RLS-1496 and Its Mechanism
RLS-1496 is a selective glutathione peroxidase 4 (GPX4) modulator. A modulator is a substance that regulates or adjusts the function of a particular biological system. In this case, RLS-1496 targets pathological senescent cells. These are also known as „zombie cells“ because they have stopped dividing but remain in the body and release pro-inflammatory signals. This chronic, low-grade inflammation associated with aging is called „inflammaging“.
Rubedo’s drug works by making these senescent cells vulnerable to ferroptosis, a form of programmed cell death. By clearing these cells, RLS-1496 aims to reduce inflammation and restore tissue function. The company’s ALEMBIC™ platform, which uses AI to identify these cellular targets and design small molecules, was instrumental in this discovery. RLS-1496 is being developed for both topical and oral use.
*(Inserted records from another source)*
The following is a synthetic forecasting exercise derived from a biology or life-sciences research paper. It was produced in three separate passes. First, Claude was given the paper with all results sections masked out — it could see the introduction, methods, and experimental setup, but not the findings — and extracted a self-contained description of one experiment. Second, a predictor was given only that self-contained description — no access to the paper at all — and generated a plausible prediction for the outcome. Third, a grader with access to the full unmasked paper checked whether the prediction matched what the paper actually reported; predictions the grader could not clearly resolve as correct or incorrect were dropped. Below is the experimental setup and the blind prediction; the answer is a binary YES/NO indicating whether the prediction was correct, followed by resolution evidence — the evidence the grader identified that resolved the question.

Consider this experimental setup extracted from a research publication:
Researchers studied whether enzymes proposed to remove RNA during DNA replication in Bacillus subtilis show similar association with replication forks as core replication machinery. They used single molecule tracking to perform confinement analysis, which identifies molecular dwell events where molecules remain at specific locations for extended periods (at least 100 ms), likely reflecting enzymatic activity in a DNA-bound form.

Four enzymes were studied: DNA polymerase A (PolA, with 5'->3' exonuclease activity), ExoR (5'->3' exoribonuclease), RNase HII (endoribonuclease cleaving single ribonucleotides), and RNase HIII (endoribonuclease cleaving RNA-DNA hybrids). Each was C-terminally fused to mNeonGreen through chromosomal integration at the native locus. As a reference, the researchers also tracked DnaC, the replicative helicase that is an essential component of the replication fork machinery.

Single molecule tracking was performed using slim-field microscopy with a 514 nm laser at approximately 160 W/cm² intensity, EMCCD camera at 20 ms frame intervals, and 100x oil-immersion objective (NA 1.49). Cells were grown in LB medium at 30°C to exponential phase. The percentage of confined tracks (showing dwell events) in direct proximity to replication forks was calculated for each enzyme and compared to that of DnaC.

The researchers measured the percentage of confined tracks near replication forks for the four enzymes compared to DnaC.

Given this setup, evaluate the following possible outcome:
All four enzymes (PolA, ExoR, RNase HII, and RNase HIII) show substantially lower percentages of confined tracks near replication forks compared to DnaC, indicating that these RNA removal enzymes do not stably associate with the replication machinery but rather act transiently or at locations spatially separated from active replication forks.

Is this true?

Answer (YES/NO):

Clinical Development and Broader Context
Actinic keratosis is a common skin condition caused by sun damage that can progress into a type of skin cancer. By targeting this condition, Rubedo is addressing an age-related issue with a mechanism that could have broader implications. The company has also expanded its clinical advisory board with the addition of dermatologist and immunologist Emma Guttman-Yassky, further strengthening its expertise as it progresses through clinical trials.
The successful clearance for this new trial, in addition to the ongoing European study, shows the company’s ambition and the growing interest from regulatory bodies in treatments that specifically target the biological processes of aging.